(Excerpts of spatial question data)
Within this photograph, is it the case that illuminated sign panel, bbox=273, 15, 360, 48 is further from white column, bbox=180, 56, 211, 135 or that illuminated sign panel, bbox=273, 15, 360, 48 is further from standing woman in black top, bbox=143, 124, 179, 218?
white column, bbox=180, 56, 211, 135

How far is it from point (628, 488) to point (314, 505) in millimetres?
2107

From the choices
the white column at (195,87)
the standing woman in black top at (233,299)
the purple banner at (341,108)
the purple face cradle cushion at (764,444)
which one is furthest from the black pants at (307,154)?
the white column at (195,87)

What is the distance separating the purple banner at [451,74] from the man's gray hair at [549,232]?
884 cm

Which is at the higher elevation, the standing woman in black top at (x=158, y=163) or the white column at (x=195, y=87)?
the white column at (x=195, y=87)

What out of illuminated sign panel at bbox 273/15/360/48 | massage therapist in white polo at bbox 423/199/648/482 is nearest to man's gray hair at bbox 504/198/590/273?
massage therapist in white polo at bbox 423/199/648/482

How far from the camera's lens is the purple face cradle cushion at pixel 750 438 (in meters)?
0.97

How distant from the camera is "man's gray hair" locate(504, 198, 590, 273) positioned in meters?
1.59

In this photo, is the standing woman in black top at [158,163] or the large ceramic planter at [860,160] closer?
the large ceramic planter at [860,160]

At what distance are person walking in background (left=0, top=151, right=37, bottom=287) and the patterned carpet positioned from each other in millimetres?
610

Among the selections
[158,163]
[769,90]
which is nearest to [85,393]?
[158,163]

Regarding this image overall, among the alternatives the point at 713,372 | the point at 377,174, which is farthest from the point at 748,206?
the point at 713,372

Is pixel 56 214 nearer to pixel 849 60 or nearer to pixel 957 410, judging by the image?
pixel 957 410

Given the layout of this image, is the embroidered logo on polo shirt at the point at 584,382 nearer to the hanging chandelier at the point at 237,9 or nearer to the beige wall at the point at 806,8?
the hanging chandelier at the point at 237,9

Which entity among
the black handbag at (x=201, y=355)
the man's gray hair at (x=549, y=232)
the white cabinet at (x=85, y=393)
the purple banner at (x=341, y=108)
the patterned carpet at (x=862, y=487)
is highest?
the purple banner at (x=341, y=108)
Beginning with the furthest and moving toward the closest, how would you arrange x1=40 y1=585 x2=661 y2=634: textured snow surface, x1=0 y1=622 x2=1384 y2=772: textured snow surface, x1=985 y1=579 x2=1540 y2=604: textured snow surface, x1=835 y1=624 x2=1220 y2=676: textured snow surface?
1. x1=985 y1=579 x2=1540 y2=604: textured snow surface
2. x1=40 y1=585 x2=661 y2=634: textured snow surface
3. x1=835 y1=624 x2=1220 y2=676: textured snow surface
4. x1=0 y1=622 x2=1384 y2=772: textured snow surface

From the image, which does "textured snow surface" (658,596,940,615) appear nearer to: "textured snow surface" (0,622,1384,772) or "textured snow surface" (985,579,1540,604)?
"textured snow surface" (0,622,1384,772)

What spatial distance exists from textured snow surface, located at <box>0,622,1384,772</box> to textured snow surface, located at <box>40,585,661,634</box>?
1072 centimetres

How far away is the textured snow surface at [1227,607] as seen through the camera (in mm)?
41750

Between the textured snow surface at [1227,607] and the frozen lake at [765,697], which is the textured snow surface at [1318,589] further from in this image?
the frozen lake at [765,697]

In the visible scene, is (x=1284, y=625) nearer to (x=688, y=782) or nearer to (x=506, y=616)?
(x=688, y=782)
* * *
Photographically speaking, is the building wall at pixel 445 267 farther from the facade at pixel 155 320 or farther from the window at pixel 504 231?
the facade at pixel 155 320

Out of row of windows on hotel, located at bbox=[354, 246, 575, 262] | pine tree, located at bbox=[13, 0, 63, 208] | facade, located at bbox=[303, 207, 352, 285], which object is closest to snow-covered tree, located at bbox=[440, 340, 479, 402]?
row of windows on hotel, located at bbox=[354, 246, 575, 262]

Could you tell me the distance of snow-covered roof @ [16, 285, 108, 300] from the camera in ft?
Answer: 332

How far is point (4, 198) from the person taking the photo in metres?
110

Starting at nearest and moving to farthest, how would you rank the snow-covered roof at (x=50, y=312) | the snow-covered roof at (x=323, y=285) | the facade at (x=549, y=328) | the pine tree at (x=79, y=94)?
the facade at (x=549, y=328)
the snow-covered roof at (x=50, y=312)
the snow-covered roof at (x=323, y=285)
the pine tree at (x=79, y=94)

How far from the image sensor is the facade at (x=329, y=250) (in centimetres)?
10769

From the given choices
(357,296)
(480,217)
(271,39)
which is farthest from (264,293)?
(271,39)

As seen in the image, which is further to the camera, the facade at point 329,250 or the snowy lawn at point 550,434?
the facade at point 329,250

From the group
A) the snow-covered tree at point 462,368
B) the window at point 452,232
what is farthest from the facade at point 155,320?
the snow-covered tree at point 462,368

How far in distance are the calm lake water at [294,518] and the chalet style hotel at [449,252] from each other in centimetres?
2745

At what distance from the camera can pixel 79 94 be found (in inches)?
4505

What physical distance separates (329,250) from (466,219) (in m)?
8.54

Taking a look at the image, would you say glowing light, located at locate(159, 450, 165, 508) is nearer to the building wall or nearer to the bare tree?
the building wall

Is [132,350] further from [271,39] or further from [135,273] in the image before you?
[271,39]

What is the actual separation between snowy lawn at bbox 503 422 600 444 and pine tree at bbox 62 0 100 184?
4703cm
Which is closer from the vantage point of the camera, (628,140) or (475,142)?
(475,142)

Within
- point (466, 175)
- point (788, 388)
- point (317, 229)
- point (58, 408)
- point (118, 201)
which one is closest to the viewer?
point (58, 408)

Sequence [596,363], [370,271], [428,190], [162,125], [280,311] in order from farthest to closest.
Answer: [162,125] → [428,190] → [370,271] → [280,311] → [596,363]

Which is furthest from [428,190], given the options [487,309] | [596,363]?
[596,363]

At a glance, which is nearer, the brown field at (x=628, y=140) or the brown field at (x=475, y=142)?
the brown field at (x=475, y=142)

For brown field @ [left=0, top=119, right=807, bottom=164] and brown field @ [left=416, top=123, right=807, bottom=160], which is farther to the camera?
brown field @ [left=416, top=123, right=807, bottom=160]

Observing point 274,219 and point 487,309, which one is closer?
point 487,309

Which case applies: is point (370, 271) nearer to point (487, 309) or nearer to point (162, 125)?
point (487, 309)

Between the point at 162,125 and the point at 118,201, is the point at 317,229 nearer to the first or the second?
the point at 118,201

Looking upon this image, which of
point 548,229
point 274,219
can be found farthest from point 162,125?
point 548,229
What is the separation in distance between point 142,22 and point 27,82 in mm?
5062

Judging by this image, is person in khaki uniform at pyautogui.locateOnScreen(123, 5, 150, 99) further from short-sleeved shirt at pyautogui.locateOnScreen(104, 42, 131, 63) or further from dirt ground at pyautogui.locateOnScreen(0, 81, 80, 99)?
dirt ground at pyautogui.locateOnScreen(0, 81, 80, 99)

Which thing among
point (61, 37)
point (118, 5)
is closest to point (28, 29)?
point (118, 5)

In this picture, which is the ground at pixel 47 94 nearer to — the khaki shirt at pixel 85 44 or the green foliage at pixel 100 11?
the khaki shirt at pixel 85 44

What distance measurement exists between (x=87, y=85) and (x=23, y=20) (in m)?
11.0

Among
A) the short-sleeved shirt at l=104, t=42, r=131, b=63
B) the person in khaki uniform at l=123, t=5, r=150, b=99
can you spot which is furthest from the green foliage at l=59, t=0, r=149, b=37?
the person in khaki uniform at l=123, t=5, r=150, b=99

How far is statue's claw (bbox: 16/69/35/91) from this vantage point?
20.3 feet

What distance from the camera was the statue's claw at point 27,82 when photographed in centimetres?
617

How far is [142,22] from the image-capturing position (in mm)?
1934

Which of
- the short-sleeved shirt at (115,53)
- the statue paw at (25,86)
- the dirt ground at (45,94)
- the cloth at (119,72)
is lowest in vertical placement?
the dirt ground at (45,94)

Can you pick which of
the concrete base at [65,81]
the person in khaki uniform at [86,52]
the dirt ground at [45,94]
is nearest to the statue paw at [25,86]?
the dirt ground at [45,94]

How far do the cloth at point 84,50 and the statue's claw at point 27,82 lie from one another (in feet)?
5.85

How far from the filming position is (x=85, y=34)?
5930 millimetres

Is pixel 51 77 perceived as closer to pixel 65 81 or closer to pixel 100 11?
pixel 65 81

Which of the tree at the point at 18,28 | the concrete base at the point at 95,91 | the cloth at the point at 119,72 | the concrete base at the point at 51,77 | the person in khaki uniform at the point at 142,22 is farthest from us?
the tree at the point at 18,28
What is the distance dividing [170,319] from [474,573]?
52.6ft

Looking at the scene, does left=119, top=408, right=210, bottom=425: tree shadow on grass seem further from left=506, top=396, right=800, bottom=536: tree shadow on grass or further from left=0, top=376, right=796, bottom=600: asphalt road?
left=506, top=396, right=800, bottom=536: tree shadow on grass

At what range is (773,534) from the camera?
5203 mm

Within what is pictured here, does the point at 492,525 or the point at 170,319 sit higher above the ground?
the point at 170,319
...
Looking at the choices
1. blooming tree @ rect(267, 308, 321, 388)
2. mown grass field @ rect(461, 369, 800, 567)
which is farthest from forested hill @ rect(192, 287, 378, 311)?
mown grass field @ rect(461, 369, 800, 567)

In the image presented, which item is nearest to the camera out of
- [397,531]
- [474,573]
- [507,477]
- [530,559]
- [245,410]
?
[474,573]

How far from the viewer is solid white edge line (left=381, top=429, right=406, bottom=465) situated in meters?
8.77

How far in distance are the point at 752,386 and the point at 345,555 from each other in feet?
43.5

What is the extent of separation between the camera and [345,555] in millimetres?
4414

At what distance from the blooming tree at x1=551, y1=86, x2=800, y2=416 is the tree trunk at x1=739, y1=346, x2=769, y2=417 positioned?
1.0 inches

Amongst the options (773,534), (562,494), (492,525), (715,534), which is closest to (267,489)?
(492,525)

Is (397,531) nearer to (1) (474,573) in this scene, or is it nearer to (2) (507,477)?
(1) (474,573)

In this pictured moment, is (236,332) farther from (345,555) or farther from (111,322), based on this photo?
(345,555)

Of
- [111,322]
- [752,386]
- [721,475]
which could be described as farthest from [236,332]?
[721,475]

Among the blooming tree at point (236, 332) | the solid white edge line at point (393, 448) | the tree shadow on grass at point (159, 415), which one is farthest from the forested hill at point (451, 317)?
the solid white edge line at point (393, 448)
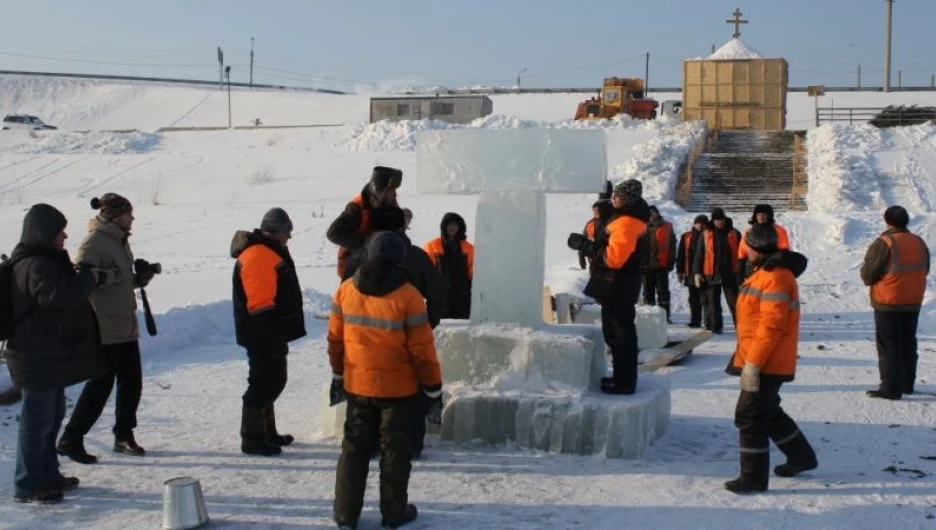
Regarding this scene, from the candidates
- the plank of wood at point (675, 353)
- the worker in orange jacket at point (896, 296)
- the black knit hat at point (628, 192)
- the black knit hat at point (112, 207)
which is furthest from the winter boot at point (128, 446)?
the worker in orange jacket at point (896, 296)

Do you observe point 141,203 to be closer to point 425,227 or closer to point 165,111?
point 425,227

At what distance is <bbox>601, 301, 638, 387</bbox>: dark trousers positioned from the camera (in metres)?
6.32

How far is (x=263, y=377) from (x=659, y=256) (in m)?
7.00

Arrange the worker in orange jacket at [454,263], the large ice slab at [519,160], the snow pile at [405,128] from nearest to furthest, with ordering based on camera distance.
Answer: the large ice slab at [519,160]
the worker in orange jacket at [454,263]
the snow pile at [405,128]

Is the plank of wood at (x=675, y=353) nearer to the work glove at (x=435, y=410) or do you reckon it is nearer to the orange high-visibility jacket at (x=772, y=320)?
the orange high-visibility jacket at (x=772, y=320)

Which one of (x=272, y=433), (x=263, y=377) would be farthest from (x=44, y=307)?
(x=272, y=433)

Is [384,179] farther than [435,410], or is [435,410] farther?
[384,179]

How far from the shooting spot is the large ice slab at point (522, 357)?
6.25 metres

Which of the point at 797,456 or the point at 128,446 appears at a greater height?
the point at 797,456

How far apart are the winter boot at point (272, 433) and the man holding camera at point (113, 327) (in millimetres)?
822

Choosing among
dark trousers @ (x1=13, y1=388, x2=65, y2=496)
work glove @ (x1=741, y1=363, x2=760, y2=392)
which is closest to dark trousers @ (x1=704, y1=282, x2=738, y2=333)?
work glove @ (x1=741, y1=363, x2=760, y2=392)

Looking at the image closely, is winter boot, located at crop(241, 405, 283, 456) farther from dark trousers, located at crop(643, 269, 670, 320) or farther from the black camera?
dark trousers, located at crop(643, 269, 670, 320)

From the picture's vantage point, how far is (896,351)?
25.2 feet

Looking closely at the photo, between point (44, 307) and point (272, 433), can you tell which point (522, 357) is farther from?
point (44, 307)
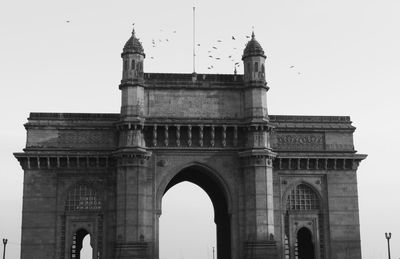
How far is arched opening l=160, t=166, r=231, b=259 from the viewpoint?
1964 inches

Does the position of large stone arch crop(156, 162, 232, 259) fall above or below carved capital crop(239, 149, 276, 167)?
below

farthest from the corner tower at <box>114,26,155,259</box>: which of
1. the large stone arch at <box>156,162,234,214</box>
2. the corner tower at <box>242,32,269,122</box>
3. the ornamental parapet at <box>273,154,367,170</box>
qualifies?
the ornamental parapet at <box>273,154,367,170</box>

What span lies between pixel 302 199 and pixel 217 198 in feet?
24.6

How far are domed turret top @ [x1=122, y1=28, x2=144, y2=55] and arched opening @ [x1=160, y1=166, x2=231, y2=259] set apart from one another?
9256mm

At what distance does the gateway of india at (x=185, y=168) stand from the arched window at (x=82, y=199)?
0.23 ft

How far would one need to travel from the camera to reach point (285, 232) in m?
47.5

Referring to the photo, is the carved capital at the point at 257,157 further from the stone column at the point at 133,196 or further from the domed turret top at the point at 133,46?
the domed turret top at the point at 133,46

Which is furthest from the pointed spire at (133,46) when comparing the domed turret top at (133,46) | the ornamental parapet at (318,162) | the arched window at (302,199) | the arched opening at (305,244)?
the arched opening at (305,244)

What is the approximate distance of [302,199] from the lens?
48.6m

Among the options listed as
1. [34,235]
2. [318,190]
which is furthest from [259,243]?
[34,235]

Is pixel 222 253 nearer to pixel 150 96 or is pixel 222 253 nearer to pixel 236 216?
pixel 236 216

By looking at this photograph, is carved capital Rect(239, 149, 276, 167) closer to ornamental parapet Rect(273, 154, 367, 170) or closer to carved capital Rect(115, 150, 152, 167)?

The problem ▸
Rewrite the entries from the line containing "How far is (x=263, y=377)" through the line containing "1964 inches" as a Markdown table with the columns "No." and "Text", one numbered row per line, skipping blank lines. Leave the pictures out of your answer.

Answer ▸
| No. | Text |
|---|---|
| 1 | How far is (x=263, y=377) from (x=659, y=256) (in m)? |
| 2 | 7.00 |
| 3 | Arrange the worker in orange jacket at [454,263], the large ice slab at [519,160], the snow pile at [405,128] from nearest to furthest, with ordering based on camera distance. |
| 4 | Answer: the large ice slab at [519,160] |
| 5 | the worker in orange jacket at [454,263] |
| 6 | the snow pile at [405,128] |
| 7 | Is the plank of wood at (x=675, y=353) nearer to the work glove at (x=435, y=410) or do you reckon it is nearer to the orange high-visibility jacket at (x=772, y=320)? |
| 8 | the orange high-visibility jacket at (x=772, y=320) |
| 9 | Which one of (x=272, y=433), (x=263, y=377) would be farthest from (x=44, y=307)? |
| 10 | (x=272, y=433) |
| 11 | Is [384,179] farther than [435,410], or is [435,410] farther? |
| 12 | [384,179] |
| 13 | How far from the shooting spot is the large ice slab at point (522, 357)? |
| 14 | 6.25 metres |
| 15 | Which of the point at 797,456 or the point at 128,446 appears at a greater height? |
| 16 | the point at 797,456 |
| 17 | How far apart are the winter boot at point (272, 433) and the man holding camera at point (113, 327) (in millimetres)? |
| 18 | 822 |
| 19 | Choosing among |
| 20 | dark trousers @ (x1=13, y1=388, x2=65, y2=496) |
| 21 | work glove @ (x1=741, y1=363, x2=760, y2=392) |
| 22 | which is closest to dark trousers @ (x1=704, y1=282, x2=738, y2=333)? |
| 23 | work glove @ (x1=741, y1=363, x2=760, y2=392) |
| 24 | Looking at the image closely, is winter boot, located at crop(241, 405, 283, 456) farther from dark trousers, located at crop(643, 269, 670, 320) or farther from the black camera? |
| 25 | dark trousers, located at crop(643, 269, 670, 320) |
| 26 | From the picture's vantage point, how far is (896,351)? |
| 27 | 25.2 feet |
| 28 | Looking closely at the photo, between point (44, 307) and point (272, 433), can you tell which point (522, 357) is farther from? |
| 29 | point (44, 307) |
| 30 | How far is arched opening l=160, t=166, r=231, b=259 from the viewpoint? |
| 31 | 1964 inches |